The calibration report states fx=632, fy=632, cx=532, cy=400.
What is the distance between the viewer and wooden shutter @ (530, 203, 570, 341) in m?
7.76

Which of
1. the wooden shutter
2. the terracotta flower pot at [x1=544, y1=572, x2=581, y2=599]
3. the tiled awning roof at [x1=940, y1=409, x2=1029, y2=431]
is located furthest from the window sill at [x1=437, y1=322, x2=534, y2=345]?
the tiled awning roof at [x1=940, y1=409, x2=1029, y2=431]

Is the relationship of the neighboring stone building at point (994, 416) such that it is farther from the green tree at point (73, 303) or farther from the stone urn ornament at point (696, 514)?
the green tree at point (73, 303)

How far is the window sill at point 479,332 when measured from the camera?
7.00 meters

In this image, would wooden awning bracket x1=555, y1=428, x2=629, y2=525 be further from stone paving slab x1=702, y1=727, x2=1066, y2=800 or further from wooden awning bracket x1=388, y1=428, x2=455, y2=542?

## DIRECTIVE:
Rewrite the listing above with every "window sill" renamed to "window ledge", leaving everything else unchanged.

## EXERCISE RESPONSE:
The calibration report states fx=632, fy=632, cx=532, cy=400.
What is the distance between the viewer and wooden shutter @ (530, 203, 570, 341) in m?
7.76

Which of
1. the wooden shutter
2. the terracotta flower pot at [x1=544, y1=572, x2=581, y2=599]
3. the tiled awning roof at [x1=940, y1=409, x2=1029, y2=431]
is located furthest from the window ledge at [x1=437, y1=322, x2=534, y2=345]?
the tiled awning roof at [x1=940, y1=409, x2=1029, y2=431]

Is the relationship of the neighboring stone building at point (994, 416) such that it is farther from the green tree at point (73, 303) or farther from the stone urn ornament at point (696, 514)?
the green tree at point (73, 303)

How far is the window ledge at point 479,332 when measured from the camera?
7.00 meters

In this image, would wooden awning bracket x1=555, y1=428, x2=629, y2=525 be further from stone paving slab x1=702, y1=727, x2=1066, y2=800 or further from wooden awning bracket x1=388, y1=428, x2=455, y2=542?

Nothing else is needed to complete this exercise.